▶ **Document**

┄┄┄┄┄┄┄┄┄┄┄┄┄┄┄┄┄┄┄┄

Re: [RFC datacenter-manager 0/4] add generic, per-remote (and global) cache for remote API responses

all lists on lists.proxmox.com
 help / color / mirror / Atom feed

From: "Lukas Wagner" <l.wagner@proxmox.com>
To: "Dominik Csapak" <d.csapak@proxmox.com>,
	"Lukas Wagner" <l.wagner@proxmox.com>,
	<pdm-devel@lists.proxmox.com>
Subject: Re: [RFC datacenter-manager 0/4] add generic, per-remote (and global) cache for remote API responses
Date: Tue, 12 May 2026 10:39:35 +0200	[thread overview]
Message-ID: <DIGKA3QJ7I26.7IOC5IYD48OR@proxmox.com> (raw)
In-Reply-To: <11d83bb3-d8e7-430f-8af8-64181d78154c@proxmox.com>

Hey Dominik,

thanks for your feedback.

On Mon May 11, 2026 at 2:37 PM CEST, Dominik Csapak wrote:
> hi,
>
> IMO the code looks mostly good to me, as well as the approach, a
> few comments regardless (all here, as the patches themselves are
> not that big ;) )
>
> * using the filesystem can be good, it can reduce the memory footprint
>    since we're not automatically store everything in memory
>
>    this can also be a downside though, since now the IOPS requirements
>    rise, and for frequent update cycles it could have a negative impact
>    on the disks (ssd wearout)

┄┄┄┄┄┄┄┄┄┄┄┄┄┄┄┄┄┄┄┄

▶ **Exercise tasks**
1. List each distinct email address in the header of the mailing list reply about caching remote API responses.
2. Carry on the mailing list reply about caching remote API responses from its last line.

▶ **Supplied data**
┄┄┄┄┄┄┄┄┄┄┄┄┄┄┄┄┄┄┄┄

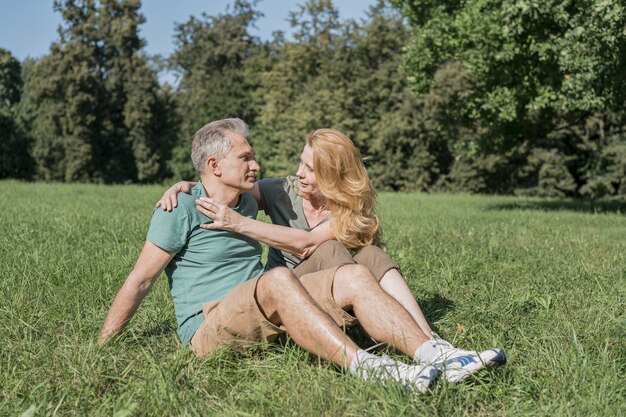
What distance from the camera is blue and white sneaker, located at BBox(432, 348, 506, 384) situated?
355 centimetres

┄┄┄┄┄┄┄┄┄┄┄┄┄┄┄┄┄┄┄┄

▶ **Answers for the exercise**
1.
l.wagner@proxmox.com
d.csapak@proxmox.com
pdm-devel@lists.proxmox.com

2.
>
>    this could be mitigated by using e.g. /var/run instead of /var/cache
>    but then it's back to using memory all the time, with less
>    clear accounting.
>
>    I'm actually not sure which is better, maybe having that configurable
>    could make sense? (as in, whats the cache path? this way users can
>    decide if they want it on disk or in memory)

FWIW, I did some back-on-the-envelope calculations. I assume that the
cache for the cluster resources would likely be the one entry with the
most writes by far, since that one scales linearly with the number of
resources *and* has to be refreshed periodically (at the moment, we have
a max-age of 30 seconds for the dashboard).

A guest resource (e.g. a VM) is roughly 260 bytes of minified JSON.
If we assume a huge setup with, say, 50000 guests, that would be:

  260 bytes * 50000 = 13 MBytes

  13 MBytes of writes every 30 seconds boils down to

  13 * 2 * 60 * 24 = ~37.5 GB per day of writes (without accounting for
  write amplification effects)

A PDM host for huge setups like these would (hopefully) use
fully-enterprise grade SSDs, so in reality these amounts of writes
*should* be fine, I think. The average PDM setup is likely going be at
least one order of magnitude smaller than this, I would assume.

Also, it's worth mentioning that this is the
worst-case scenario where the dashboard is opened 24/7, if that is not
the case, we only request resource data every couple of minutes.

That being said, since we only have 13 MB of data, we could, as you
said, just put that into /var/run for now, and live with the data loss
on reboot.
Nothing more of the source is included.